/ML_AI_projects

Consist of various machine learning and Al projects at the experimental stage. These scripts are adopted on higher level structure required for my package development. Therefore I call it no harm in trying folder...Enjoy

Primary LanguageJupyter Notebook

ML and AI projects

Consist of various machine learning and Al projects at the experimental stage. The motive is to try simple ML projects before integrating them on the bigger scale. The implementation are heavily based on scikit-learn, tensorflow and Keras alt text

1. Stacked_ensemble

Demonstrate how to use integrated or separate stacking ensemble model for different Multi-Layer Perceptron model for simple multi-class classification probelm. The notebook uses sklearn datasets, tensorflow models and logistic regression form sklearn.linear model

2. Ensemble Regressors

Test different estimators for building ensembles trained sequentially to reduce the bias and variace of the the combined estimator. The advantage is that the individual weak models benefit from the high performing ones. The script uses voting regressor, which balance out the individual models weakness, and stacking regressor that uses predictions of each individual model to stack them together. The final estimator for stacking is optimized in cross-validation steps. Final estimators applied in this notebook includes ExtraTreeRegressor, GradientBoosting, XGBoostRegressor, and others The most important step is that, the ensemble model adopts different models (Beyesian regression, GLM, SVR, MLP, LassoCV, Deep Learning models) from both sklearn and tensforflow package

3. Hello World in ML

This repository demonstrate how to use deep learning algorithm to train the famous MNIST datasets. MNIST refers to handwritten digit recognition developed by Yann LeCun's website. The datasets contain 70,000 images (28x28 pixels) of handwriten digits (I digit per image). The goal is to write an algorithm that detects which digit is written.

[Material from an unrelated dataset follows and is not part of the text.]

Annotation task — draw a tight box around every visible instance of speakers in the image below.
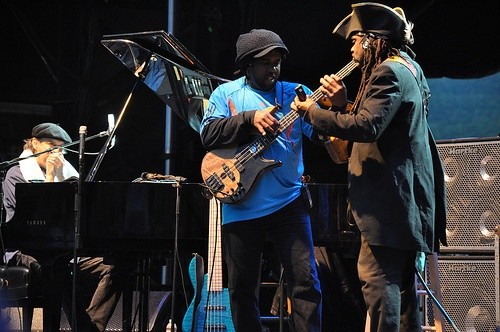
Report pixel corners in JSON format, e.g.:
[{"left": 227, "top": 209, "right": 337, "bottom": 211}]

Since there are only 10 digits (0, 1, 2, 3, 4, 5, 6, 7, 8, 9), this is a classification problem with 10 classes.

4. AudioBooks target adds

This project uses client data to predict if a customer will make purchase again at an audio book shop. This information helps the shop to deploy targeted adds towards potential customers interested in their products. The model is save for future use or re-training with additional customers

5. Absenteeism data analysis

The project uses employees data to determine the likelyhood of certain group of people to be absent from work. This is a classification problem by predicting the level of expected leave using the personal data of the employees. In this project, I applied logistic regression since my targets where group into 0,1 representing excessively absent or moderately absent. This type of information partially help companies to target certain class of applicant for specific positions

6. CNN for cat or dog classification

This project is a small exercise on using CNN to classify images of cat or dog. The dataset is large to push in this repository but can be provided upon request or downloaded from online. I used 10,000 images to train the algorithm but did not allow it to converge due to computational requirement. I used a simple architecture consisting of convolution with filters, pooling witn MaxPool2D, Flattening and then training on a dense network.

7. RNN (LSTM) for Google stock price prediction

This exercise uses Long Short-Term Memory (LSTM) Recuurent Neural Network (RNN) to predict the trend of google stock price. The model is optimized on a 5 year data and independently tested on the first month of 2017. We apply a 60 timesteps for each learning point (memory range) and only rely on the stock price for the model training.